Dr Claude Leicher*  « La gestion de la crise a été plus simple là où il y avait des CPTS »

Par
Publié le 29/05/2020
Article réservé aux abonnés

Quel a été, selon vous, l’apport principal des CPTS durant cette crise ?

Dr Claude Leicher : Ce qu’elles ont fait d’essentiel, c’est mettre en place des mesures de protection de la partie la plus fragile de la population. Parce que les professionnels se connaissaient, parce qu’ils étaient organisés, ils ont pu notamment séparer le flux de patients âgés, qui sont les plus à risque, des autres. D’autre part, là où l’épidémie paraissait arriver relativement fortement, elles ont été un lieu de mise en œuvre extrêmement rapide de centres Covid. La gestion de la crise a été plus simple là où des CPTS étaient sur pied ou en projet, tout simplement parce que nous avions les moyens de communiquer entre professionnels.

La gestion de la crise aurait-elle été meilleure si les CPTS avaient été plus matures ?

Dr C. L : Ceux qui avaient un doute sur l’intérêt des CPTS ont désormais compris leur rôle essentiel.

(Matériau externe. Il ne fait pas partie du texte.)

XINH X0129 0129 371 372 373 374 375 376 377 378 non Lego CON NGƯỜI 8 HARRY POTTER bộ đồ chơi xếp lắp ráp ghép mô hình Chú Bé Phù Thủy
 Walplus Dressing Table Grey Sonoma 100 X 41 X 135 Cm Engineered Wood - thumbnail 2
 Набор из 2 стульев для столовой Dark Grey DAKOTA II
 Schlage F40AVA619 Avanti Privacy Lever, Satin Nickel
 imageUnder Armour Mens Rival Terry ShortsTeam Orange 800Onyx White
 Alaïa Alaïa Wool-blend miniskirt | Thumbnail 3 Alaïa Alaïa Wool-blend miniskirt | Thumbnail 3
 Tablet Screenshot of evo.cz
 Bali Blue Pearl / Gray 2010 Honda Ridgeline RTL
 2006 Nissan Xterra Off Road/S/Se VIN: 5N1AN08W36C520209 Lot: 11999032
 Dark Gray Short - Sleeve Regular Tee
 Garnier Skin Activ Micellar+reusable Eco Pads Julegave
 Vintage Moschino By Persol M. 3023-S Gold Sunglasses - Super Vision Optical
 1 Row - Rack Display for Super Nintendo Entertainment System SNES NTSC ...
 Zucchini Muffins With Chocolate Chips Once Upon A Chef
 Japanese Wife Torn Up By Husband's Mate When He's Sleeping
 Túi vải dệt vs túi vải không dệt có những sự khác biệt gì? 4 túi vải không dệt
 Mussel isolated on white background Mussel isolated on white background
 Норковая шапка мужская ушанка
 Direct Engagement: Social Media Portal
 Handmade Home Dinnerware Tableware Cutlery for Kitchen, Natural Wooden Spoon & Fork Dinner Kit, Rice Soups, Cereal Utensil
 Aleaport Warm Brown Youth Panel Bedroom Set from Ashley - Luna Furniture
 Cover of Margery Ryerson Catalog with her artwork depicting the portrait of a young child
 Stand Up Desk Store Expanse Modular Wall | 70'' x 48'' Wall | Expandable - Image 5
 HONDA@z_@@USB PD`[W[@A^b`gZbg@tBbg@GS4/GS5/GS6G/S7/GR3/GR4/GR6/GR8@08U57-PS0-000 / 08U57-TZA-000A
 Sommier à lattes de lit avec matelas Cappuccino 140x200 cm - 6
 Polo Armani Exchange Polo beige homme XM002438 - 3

Des choses aussi simples que le fait d’avoir le mail des infirmiers, pharmaciens, dentistes, ont complètement changé la donne. Mais soulignons que le maître mot a été le bénévolat. Si nous avions eu une dotation spéciale pour assumer certaines missions, cela nous aurait facilité les choses.

Comment cette dotation aurait-elle pu fonctionner ?

Dr C. L : Nous faisons cette proposition : inscrire, dans les textes, un mandat de santé publique territorial qui permettrait que dans de telles situations, le gouvernement puisse mandater les CPTS pour organiser la prise en charge dans le secteur ambulatoire. Nous aurions donc une ligne de crédit, via l’ACI (accord conventionnel interprofessionnel, négocié avec l’Assurance maladie, NDLR). Ce ne sont pas forcément des moyens considérables, mais cela donnerait la possibilité d’avoir quelqu’un qui s’occupe de la logistique, pour l’approvisionnement en masques par exemple.

Vous proposez donc de transférer certaines compétences des ARS vers les CPTS ?

Dr C. L : Absolument. Je pense que l’un des principaux enseignements de cette période, c’est que c’est à partir du terrain que les choses s'organisent au mieux. Le niveau régional ou le niveau départemental ne sont pas forcément les bons sur ces sujets comme sur d’autres, notamment en matière de santé publique ou de prévention. Les municipalités, qui ont beaucoup aidé à la mise en œuvre des centres Covid, le savent bien : elles n’ont officiellement pas de compétences en matière de santé, mais quand il manque un médecin dans un village, la population se tourne vers le maire. Il y a donc toute une articulation entre territoires de santé et élus locaux à penser. Il faut, au moins sur certains sujets, arrêter de parler de décentralisation, et parler de territorialisation.